Here's what I did do to get Django running on my OS X box running Tiger:

  1. Simon Willison had mentioned on Twitter that SQLite is a good development database (and MySQL is notoriously difficult to set up with Python). Seeing that Python 2.5 came with everything you need to work with SQLite3, I started by installing the Python 2.5.2 Universal Binary. (Using Django's Object-Relational Mapping engine, you can apparently just switch it out for MySQL, etc., on deployment.)
  2. Next, I checked out the Django trunk from SVN using Terminal: svn co http://code.djangoproject.com/svn/django/trunk/ and followed the official installation instructions.

If you've been following along, at this point, you should actually have a working Django install that you can develop on using SQLite3. (That wasn't too difficult at all actually; but neither have I seen it spelled out like this anywhere else.)

To test your installation, bring up Terminal and type:

django-admin.py startproject mysite

You should see Django create the mysite folder for you.

Navigate to that folder (cd mysite) and look at the files that Django created for you (ls). You'll be using these to build your Django application.

singularity:~/django/myfirst/mysite aral$ ls
__init__.py     manage.py       settings.pyc    urls.pyc
__init__.pyc    settings.py     urls.py

Next, run the development server:

python manage.py runserver

You should see something along the lines of:

Django version 0.97-pre-SVN-7254, using settings 'mysite.settings'
Development server is running at http://127.0.0.1:8000/
Quit the server with CONTROL-C.

Finally, to make sure that SQLite is working, edit the settings.py file in your mysite folder to populate the following two lines

DATABASE_ENGINE = 'sqlite3'
DATABASE_NAME = '/Users/aral/projects/mysite/mydb'

Replace the path with the path to your project folder. The mydb file doesn't exist yet. Create it by bringing up Terminal and entering:

python manage.py syncdb

You should see a stream of output starting with:

Creating table auth_message
Creating table auth_group
Creating table auth_user
Creating table auth_permission
Creating table django_content_type
Creating table django_session
Creating table django_site

Create a superuser account when prompted.

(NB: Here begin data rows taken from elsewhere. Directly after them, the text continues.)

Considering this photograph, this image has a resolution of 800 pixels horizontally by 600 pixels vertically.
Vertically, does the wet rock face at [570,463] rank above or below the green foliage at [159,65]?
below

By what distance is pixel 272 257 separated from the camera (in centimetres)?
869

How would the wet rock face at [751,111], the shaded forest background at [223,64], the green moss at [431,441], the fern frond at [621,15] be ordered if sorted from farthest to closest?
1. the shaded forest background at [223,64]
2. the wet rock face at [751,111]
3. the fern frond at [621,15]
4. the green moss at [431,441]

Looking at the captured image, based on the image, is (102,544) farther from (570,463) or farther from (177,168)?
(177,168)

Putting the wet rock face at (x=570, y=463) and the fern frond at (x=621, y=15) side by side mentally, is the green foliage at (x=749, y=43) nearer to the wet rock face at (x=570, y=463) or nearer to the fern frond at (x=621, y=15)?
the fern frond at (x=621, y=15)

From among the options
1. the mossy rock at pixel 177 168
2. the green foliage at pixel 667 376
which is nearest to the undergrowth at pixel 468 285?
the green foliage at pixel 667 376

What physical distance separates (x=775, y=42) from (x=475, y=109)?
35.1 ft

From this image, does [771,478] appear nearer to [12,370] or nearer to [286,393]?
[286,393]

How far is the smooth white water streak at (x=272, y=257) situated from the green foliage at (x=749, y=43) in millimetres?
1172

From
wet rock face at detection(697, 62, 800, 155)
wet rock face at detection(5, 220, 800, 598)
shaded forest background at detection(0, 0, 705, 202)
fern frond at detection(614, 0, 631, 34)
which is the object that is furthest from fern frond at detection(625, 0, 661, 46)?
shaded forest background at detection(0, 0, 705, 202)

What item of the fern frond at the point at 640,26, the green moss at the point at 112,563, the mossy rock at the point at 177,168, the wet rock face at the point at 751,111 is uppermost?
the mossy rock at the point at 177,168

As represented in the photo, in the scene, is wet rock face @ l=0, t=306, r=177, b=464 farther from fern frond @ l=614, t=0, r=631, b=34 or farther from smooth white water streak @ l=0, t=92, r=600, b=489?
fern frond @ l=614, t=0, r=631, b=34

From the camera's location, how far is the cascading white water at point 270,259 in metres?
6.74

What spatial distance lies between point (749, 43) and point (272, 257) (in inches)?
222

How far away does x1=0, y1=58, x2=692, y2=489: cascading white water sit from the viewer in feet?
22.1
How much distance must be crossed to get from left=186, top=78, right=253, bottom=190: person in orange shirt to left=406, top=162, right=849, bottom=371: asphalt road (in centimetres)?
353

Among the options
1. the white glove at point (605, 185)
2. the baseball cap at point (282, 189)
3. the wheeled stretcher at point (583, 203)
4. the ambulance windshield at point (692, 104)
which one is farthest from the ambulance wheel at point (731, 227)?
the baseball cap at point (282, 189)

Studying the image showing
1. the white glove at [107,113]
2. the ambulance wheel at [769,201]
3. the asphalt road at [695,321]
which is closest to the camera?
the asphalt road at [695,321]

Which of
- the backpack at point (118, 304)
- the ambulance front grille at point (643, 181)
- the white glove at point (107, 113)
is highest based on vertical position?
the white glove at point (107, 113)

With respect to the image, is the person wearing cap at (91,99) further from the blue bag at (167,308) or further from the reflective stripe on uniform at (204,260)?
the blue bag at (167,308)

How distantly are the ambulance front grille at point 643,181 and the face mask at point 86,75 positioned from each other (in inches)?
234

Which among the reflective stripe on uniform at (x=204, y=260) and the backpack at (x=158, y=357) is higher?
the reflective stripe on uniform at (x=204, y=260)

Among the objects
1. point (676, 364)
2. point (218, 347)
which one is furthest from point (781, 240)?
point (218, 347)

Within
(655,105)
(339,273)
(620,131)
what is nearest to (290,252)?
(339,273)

Finally, to see the schema of the database that Django has created for you, fire up sqlite3:

singularity:~/django/mysite aral$ sqlite3 mydb
SQLite version 3.1.3
Enter ".help" for instructions
sqlite> .schema
CREATE TABLE "auth_group" (
    "id" integer NOT NULL PRIMARY KEY,
    "name" varchar(80) NOT NULL UNIQUE
);
// etc.

I hope this helps you get started with Django on OS X. I'm looking forward to playing with it in the coming days.